Curatorship
Curatorship as Social Practice
This article relates a lot to my work in human-machine interface because the psychology behind it is very similar to the “social” interactions described here. While objects in museums can only communicate outward to visitors, curators and computers alike can have two-way dialogue with repeat visitors and users via their exhibitions and interactions, respectively.
Continuing with the analogy, I agree with Kreps that curation does not have to be object- or people-focused. However, this new lens seems to be communication-focused in my mind. This being said, curatorship is much harder to usability test, and my engineering mindset would definitely frustrate me if I were a curator.
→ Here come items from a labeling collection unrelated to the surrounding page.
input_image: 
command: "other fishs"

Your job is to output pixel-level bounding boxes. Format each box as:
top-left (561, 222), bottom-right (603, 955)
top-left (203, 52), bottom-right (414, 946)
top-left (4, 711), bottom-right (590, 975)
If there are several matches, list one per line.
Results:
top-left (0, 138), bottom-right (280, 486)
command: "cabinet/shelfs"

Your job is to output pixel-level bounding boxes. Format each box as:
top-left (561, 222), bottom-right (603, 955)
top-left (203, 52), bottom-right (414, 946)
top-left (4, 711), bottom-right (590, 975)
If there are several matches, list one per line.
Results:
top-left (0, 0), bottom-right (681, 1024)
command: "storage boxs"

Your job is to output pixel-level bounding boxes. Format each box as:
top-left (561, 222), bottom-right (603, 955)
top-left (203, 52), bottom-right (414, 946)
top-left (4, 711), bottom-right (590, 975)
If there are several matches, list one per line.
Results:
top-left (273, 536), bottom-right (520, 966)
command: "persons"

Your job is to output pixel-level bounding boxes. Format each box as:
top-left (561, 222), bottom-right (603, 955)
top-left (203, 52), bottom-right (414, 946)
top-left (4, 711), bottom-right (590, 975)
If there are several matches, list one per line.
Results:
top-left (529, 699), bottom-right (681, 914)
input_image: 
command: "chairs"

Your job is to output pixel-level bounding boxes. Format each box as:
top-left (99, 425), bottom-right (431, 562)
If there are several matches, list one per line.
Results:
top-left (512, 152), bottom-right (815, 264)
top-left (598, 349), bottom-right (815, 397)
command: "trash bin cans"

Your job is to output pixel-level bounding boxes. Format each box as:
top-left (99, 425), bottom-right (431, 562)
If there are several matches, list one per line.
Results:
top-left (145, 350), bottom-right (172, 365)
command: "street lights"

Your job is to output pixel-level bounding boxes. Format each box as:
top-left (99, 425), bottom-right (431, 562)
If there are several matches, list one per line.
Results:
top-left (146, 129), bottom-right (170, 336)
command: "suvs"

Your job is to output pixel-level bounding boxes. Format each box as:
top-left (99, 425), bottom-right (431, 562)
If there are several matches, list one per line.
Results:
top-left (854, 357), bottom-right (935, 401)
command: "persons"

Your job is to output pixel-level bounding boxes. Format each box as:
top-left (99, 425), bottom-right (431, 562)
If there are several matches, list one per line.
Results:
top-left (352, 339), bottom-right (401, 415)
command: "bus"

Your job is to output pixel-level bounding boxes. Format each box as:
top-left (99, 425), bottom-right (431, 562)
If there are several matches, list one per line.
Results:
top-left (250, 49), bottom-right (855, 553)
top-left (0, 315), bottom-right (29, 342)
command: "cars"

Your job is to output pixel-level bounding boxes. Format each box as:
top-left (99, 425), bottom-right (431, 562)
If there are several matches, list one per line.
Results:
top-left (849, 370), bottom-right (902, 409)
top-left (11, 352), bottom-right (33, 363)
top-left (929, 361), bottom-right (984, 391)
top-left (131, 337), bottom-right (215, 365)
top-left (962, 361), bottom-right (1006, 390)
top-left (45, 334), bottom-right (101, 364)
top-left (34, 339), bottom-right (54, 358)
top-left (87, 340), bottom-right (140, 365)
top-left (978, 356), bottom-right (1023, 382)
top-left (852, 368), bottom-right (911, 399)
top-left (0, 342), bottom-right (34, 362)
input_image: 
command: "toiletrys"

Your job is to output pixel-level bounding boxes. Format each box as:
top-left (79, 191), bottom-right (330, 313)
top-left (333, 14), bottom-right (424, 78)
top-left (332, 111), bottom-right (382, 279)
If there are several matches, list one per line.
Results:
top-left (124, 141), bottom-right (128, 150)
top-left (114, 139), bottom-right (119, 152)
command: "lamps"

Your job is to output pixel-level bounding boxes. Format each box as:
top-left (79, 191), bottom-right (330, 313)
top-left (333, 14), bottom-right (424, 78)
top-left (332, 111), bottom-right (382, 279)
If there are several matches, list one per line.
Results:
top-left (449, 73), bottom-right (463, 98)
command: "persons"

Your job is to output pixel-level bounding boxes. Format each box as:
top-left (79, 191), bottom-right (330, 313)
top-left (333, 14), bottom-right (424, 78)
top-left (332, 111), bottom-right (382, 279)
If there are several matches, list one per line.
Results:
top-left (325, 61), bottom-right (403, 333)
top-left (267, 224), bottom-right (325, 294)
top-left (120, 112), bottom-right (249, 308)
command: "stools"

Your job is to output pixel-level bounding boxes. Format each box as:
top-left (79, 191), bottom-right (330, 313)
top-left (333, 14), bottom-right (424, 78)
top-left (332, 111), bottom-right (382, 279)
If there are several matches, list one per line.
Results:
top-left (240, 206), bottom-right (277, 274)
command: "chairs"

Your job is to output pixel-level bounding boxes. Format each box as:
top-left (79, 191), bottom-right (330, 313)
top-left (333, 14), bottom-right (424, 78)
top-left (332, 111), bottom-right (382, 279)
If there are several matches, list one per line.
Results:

While multi-disciplinary skills are common to both fields, they (obviously) differ in practice because quantifying an exhibit’s success is much harder. As I brought up last class, many museums lack concise mission statements because their role in society isn’t completely understood yet. While this makes mission-driven exhibits like storefronts and advertisements much clearer, they intend to affect all people the same (driving them towards consuming a particular good). Museum curators, on the other hand, don’t really want to over-design their exhibits for fear of polarizing discourse towards particular ideas.
The Museum as Discursive Space
Discursive space has become an extremely important topic over the past year due to social media’s newfound importance in our lives (especially our views). As museum attendance decreases, people flock to online exhibits like their Facebook News Feed, Snapchat Stories, or other “user-created” and “user-curated” social media sites.
While these exhibits are (often moreso) engaging than their museum counterparts due to their targeted nature, they more recently have attempted to minimize the polarized, politicized, discussion-fraught, and contradictory-view-surfacing qualities that these editors say are fundamental to curation. Why would they do this? Because their mission for the past few years has been to engage users as much as possible.
I particularly enjoyed this article’s discussion of this issue because it finds a happy medium between engagement and connecting (not connected) content. While museums can cater to the modern westerner’s lack of patience for one-way communication, they can also avoid the community-polarizing nature of social media that does not connect diverse visitors/users with contradictory views and opinions. The real question is, how much effort will it take to save us from our own opinions and those that match?